What are their relations and differences?
Can machine learning solve the same problems in univariate statistics?
Thanks!
 A: I think this is a great question, and not an easy one to answer. I conceptualize that machine learning encompasses a lot of multivariate statistics, because many of the common techniques in multivariate analysis (ordination and clustering, for instance) use unsupervised learning algorithms. With people like me who aren't that concerned about the computer side of things, a lot of this stuff appears to be "under the hood", and I usually am focused more on how ordination relates as an extension of regression. But it cannot be ignored that the computer is doing some pretty advanced searching for patterns that I am not responsible for. 
Then there are supervised learning techniques in machine learning outside the realm of regular multivariate analysis.
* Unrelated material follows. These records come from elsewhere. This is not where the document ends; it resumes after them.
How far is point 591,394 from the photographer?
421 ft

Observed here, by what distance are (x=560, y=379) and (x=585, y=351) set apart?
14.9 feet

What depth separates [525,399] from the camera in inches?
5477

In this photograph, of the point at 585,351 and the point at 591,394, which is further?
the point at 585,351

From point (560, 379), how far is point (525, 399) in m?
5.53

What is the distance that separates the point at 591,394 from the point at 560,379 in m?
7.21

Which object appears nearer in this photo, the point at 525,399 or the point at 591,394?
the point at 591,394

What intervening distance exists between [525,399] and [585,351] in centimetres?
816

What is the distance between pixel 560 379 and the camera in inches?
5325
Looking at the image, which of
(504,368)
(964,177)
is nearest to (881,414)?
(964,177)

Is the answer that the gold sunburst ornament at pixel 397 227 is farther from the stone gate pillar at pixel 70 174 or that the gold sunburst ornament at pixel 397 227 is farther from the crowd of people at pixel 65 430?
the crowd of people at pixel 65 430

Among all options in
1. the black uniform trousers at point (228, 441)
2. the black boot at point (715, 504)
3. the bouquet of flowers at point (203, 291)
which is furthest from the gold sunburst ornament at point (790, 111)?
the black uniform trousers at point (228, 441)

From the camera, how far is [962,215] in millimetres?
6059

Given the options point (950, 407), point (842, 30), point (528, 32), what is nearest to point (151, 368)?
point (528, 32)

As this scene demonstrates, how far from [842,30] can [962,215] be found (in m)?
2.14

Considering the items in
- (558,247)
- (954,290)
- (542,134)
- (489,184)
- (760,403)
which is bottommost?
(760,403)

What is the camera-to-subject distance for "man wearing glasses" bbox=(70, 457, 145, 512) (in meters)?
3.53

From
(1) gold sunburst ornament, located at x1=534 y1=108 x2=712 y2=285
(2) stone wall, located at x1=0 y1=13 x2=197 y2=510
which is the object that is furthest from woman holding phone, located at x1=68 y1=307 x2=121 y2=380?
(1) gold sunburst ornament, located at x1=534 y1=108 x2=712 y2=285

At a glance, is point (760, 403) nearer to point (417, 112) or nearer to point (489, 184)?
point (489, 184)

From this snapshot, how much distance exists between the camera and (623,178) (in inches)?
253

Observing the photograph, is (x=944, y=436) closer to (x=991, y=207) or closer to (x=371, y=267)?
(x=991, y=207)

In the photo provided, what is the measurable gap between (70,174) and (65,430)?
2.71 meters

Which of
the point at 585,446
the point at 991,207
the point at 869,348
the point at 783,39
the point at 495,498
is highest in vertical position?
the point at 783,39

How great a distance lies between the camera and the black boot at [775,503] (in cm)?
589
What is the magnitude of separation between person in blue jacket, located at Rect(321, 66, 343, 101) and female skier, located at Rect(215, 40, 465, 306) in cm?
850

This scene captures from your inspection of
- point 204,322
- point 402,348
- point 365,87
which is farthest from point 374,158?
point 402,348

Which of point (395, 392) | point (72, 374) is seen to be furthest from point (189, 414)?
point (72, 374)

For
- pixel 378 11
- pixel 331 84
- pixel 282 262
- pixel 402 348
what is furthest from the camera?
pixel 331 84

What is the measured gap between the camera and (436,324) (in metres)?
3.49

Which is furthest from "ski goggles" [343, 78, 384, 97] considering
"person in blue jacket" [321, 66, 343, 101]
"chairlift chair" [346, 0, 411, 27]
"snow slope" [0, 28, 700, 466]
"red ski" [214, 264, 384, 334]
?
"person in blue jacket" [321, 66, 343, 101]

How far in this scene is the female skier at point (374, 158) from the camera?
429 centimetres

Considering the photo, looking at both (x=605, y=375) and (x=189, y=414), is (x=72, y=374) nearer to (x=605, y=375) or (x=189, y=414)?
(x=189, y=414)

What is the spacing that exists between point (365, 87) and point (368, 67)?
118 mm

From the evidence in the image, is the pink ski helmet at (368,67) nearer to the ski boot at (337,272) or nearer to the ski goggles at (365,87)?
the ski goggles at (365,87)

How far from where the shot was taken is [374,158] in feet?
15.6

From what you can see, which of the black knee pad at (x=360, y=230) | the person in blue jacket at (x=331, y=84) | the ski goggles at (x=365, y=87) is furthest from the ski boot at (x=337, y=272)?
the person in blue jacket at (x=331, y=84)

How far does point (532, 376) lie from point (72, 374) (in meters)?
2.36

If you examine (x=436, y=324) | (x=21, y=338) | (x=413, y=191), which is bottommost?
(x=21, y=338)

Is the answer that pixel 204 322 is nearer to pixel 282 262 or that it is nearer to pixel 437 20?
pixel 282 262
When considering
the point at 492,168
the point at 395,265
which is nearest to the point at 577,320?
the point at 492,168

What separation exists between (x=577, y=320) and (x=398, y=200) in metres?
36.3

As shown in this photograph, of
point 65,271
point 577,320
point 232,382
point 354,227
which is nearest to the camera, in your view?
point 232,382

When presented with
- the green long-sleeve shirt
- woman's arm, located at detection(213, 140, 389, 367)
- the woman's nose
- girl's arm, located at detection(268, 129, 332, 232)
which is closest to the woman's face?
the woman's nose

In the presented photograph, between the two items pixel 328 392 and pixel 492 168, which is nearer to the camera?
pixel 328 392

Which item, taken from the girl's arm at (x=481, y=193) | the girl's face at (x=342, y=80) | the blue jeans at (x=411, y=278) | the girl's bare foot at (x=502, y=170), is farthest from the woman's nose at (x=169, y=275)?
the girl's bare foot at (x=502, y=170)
For instance, if you want to predict what categories some new object would go into based upon some of its variable's values, then you can train the algorithm to a bunch of objects that you know the classification of and then set the algorithm on classifying the new object. This is clearly not a multivariate statistics technique, and I tend to think of this when I think ofmachine learning because it involves that process of communicating the success or failure of a search to the system. Then this is where machine learning starts to overlap with AI, and things quickly get completely out of my depth...
In the end, I do agree with the second answer on this thread that machine learning emphasizes prediction, whereas statisics in general is concerned with inference - but again, this is broad strokes stuff and not always going to be true. 
A: I think Machine learning is very specific class of powerful learning models while Multivariate Statistics or Statistics in general is a framework. In statistics you deal with all kinds of things related to measurements, summarization and uncertainties (examples are hypothesis testing, power, confidence interval, etc...). Of course, it is inevitable to have some machine learning models in Multivariate Statistics because it is a way to summarize data but that doesn't diminish the field of Machine Learning. Remember that you can also view all sciences as model making endeavour but that doesn't diminish the value of those sciences and the effort given to them. Machine Learning is wide enough to be considered a field on its own just like any science. 
There are some overlap but they don't necessarily solve the same problems in general just like Statistician and Scientist don't have similar problems.